One reason artificial intelligence and neural nets became so popular is probably professor Fei Fei Li’s CS231n visual recognition open course at Stanford. Along with many other influencers such as Andrew Ngai, they attracted lots of attention to deep learning. Whether it is detecting a cancer tissue in medical images, adding cute animal ears on top of selfies, or driving a car onto the street, Computer Vision (CV) has painted us a bright future where machines can make our lives more convenient in many ways.

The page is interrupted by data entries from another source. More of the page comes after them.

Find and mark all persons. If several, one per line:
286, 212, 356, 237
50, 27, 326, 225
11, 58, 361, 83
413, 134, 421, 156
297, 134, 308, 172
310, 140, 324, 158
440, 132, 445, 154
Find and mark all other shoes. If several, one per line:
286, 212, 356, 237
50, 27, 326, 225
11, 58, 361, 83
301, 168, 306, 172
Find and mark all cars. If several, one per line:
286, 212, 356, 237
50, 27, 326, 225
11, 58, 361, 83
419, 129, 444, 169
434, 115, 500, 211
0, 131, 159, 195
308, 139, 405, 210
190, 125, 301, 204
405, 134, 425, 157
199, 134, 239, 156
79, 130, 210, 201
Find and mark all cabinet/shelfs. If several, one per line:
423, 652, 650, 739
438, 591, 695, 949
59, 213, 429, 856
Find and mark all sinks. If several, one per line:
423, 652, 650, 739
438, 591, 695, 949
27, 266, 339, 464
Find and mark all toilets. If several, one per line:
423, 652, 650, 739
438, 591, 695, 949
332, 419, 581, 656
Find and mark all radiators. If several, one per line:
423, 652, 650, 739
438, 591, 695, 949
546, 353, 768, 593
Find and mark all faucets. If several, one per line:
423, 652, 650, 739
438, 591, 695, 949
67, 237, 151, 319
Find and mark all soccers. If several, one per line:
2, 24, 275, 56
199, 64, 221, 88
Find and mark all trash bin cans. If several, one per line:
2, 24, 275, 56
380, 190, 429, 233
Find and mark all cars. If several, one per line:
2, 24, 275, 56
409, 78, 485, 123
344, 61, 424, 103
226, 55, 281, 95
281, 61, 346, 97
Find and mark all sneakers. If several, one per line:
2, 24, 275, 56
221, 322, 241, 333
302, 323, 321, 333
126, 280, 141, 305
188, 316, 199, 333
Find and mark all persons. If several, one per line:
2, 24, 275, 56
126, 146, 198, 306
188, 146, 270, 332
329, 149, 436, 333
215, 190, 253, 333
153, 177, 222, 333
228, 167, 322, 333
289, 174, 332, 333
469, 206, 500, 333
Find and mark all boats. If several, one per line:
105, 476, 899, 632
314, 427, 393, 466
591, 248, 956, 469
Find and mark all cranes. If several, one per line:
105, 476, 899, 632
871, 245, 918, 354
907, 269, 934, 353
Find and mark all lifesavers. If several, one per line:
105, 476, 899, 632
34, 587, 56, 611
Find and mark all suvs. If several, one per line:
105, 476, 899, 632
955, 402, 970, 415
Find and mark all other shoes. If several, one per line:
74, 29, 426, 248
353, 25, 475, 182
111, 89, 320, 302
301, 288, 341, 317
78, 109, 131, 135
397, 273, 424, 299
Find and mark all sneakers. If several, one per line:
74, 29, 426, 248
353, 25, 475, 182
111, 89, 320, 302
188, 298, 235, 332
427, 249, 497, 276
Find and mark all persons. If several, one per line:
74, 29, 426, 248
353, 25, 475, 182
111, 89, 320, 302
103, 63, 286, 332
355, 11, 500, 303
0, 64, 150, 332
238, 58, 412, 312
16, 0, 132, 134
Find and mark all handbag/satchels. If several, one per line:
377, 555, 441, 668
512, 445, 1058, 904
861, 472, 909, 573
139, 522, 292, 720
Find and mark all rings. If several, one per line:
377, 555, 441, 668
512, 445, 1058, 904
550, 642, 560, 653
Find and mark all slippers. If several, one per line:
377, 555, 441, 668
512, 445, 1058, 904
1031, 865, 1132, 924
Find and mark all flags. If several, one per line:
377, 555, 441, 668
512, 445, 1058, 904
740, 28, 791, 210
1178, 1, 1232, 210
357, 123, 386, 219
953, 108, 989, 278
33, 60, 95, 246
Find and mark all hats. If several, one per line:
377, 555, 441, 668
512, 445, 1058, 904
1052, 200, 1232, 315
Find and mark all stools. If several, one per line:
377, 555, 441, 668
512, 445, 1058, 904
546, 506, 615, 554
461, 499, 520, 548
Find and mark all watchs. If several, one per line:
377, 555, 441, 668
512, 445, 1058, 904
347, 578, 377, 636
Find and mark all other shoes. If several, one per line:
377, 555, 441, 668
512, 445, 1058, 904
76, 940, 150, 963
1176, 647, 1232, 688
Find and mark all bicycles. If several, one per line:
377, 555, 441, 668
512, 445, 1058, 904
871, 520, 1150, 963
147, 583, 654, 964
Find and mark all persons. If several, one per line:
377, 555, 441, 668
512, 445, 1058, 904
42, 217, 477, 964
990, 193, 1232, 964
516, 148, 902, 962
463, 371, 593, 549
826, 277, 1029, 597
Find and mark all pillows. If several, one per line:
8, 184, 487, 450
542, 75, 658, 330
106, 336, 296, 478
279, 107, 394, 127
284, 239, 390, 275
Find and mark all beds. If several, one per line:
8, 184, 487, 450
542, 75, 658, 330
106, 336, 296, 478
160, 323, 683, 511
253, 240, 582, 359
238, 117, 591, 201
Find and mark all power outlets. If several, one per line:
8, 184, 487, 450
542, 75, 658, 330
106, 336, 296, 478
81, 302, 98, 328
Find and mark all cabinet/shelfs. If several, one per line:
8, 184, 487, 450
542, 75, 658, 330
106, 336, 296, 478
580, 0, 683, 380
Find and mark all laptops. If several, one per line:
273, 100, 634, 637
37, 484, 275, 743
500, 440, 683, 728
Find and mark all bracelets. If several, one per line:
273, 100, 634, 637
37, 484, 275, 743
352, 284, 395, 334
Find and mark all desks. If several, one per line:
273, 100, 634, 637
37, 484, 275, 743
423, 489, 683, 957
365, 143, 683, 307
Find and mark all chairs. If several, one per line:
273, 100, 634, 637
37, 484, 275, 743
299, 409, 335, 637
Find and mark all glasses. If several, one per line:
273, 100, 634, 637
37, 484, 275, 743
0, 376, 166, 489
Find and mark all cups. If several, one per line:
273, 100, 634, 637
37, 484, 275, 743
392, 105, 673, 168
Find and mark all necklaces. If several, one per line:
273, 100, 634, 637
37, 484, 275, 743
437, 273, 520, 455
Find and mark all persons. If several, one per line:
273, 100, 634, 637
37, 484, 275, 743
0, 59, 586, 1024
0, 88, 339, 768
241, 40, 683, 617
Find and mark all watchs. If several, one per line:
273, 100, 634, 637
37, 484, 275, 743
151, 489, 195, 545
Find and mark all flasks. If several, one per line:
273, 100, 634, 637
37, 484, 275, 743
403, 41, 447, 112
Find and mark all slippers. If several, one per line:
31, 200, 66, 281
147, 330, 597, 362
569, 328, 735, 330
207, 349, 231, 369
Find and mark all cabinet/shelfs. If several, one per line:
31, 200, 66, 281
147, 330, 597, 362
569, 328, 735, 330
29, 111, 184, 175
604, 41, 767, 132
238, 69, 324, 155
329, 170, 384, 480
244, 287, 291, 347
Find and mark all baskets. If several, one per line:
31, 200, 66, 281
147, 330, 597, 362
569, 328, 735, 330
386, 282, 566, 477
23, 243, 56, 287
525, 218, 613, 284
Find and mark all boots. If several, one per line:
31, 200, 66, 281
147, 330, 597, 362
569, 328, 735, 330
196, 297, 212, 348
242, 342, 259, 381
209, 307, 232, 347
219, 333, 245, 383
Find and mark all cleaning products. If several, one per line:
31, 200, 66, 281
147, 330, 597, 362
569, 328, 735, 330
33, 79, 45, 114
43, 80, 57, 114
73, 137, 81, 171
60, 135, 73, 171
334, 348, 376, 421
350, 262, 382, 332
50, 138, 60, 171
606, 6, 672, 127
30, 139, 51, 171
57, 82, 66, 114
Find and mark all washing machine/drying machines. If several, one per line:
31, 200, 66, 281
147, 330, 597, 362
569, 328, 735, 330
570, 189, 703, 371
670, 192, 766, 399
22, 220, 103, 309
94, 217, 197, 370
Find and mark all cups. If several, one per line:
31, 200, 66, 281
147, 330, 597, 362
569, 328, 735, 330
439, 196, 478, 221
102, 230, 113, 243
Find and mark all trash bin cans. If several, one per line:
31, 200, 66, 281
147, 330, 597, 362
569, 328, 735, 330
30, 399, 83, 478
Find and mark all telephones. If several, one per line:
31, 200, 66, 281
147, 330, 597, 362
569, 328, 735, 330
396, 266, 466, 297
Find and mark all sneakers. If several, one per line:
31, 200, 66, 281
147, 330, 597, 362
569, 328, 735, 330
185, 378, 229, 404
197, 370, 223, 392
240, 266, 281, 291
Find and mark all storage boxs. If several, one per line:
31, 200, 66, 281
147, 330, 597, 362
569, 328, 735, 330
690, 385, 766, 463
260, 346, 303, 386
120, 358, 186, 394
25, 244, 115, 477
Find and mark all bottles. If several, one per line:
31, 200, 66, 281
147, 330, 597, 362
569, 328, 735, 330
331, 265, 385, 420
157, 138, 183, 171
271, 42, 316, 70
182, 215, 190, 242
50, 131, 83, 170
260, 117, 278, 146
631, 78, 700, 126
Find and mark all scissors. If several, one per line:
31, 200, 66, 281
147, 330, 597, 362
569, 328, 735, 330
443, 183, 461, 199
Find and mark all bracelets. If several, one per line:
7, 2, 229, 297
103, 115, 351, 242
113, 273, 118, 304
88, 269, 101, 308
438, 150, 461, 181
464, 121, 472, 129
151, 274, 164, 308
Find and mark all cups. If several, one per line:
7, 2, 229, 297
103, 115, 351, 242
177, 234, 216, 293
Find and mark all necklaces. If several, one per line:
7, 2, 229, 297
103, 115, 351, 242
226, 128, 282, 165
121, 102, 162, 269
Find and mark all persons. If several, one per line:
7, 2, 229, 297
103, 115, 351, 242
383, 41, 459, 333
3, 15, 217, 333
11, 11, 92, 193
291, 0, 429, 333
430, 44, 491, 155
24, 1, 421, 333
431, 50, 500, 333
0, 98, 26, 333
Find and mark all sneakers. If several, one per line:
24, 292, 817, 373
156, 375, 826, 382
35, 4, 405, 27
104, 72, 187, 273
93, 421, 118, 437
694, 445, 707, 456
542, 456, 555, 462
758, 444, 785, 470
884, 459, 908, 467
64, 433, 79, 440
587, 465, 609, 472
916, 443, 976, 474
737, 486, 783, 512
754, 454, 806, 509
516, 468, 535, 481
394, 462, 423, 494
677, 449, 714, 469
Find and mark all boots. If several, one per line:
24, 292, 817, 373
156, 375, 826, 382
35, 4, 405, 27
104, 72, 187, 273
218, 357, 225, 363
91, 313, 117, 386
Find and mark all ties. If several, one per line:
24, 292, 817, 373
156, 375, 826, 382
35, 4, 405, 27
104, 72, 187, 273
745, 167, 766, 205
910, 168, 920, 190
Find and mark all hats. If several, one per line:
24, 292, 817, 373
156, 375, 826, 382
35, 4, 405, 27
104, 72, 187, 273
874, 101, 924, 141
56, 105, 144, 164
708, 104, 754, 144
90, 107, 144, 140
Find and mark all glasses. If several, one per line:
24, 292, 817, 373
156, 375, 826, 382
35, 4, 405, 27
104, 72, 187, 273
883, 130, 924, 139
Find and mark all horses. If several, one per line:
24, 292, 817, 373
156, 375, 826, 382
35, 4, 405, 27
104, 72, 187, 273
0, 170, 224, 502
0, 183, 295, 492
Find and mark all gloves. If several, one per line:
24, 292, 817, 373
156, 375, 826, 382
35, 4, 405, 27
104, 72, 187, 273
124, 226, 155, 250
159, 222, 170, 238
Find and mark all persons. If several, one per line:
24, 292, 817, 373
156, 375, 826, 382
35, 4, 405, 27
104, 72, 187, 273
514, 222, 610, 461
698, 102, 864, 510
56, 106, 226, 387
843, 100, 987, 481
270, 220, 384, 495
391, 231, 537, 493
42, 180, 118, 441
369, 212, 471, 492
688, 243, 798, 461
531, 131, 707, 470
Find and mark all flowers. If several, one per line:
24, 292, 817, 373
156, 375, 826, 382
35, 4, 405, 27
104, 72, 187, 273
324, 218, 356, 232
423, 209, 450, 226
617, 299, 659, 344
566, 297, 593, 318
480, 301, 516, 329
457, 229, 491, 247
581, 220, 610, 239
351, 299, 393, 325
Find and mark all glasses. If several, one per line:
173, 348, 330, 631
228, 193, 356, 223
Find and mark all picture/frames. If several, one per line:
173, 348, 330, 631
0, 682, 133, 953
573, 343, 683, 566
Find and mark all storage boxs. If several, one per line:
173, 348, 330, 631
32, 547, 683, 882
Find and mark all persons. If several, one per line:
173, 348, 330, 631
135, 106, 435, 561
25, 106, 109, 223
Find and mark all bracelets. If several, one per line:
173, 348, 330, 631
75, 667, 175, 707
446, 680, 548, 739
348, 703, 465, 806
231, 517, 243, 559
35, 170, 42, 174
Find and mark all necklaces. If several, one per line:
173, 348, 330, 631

In this article, let us first learn about some histories related to CV. Then we will go into some rudimentary techniques in CV such as line and edge detection. After we built up the basics and the intuitions, we will go into the details on how modern CV models work. After a brief introduction of deep learning, we will go into more detail in the fundamentals of convolutional neural networks. In the end, we will go over some of the state-of-the-art algorithms nowadays.
Computer Vision, a Brief History
“If we want machines to think, we need to teach them to see.”
— Fei Fei Li
Diverted from artificial intelligence, research in the field of CV began around the 1960s. One of the earliest relevant papers may be Receptive Fields of Single Neurons in the Cat’s Striate Cortex by Hubel and Wiesel in 1959, where they inserted electrode into a cat’s brain and observed response after changing what the cat sees.
The 2 published another paper in 1962, presented their word on a more detailed investigation on how the cat’s brain processes visual information. The early research in a neuroscience-related approach was rather abject. I have mentioned in one of my previous articles, where the neural-network-based approach went through a dark time until the 2000s.
There were other advanced in the field. For example, Hough’s transform, named after a patent in 1962 after Paul Hough’s patent Hough’s transform is now widely used in fields such as autonomous driving. Edge detection proposed by John Canny in 1986 is used quite a lot in edge detection. Edge detection is applied in many different fields such as face recognition.
When I was studying at Queens University in Canada (where Elon Musk also went to), Professor Greenspan also demonstrated on their progress in object permanence for machines. The Canadians contributed a lot to the field of AI research, including the well known CIFAR.
Another notable mention before we go into deep learning would be Lenna Forsén. If you are into any field related to digital image processing, chances are that you have seen her picture somewhere. Lawrence Roberts was the first man who used her photo from a Playboy magazine in 1960 in his master’s thesis.
The picture then somehow became a standard test image in the field of image processing. Playboy magazine planned to file a lawsuit for portrait rights but kindly gave it away when they realize it was for research and education.
Now let us get back to neural networks. Inspired by Hubel and Wiesel’s work, Kunihiko Fukushima invented the “Neocognitron” in 1980. Neocognitron was arguably the earliest version of a convolutional neural network. The network was used to recognize hand-written characters.
Yann LeCun, famous for his work on the convolutional neural networks, applied back-propagation to the convolutional neural networks in 1989. He then published LeNet-5 in 1998 with gradient-based learning algorithms.
The turning point of neural networks happened in 2012. Alex Krizhevsky, along with his AlexNet, won the ImageNet competition on September 30, demonstrated the superior performance of approaches based on convolutional neural networks.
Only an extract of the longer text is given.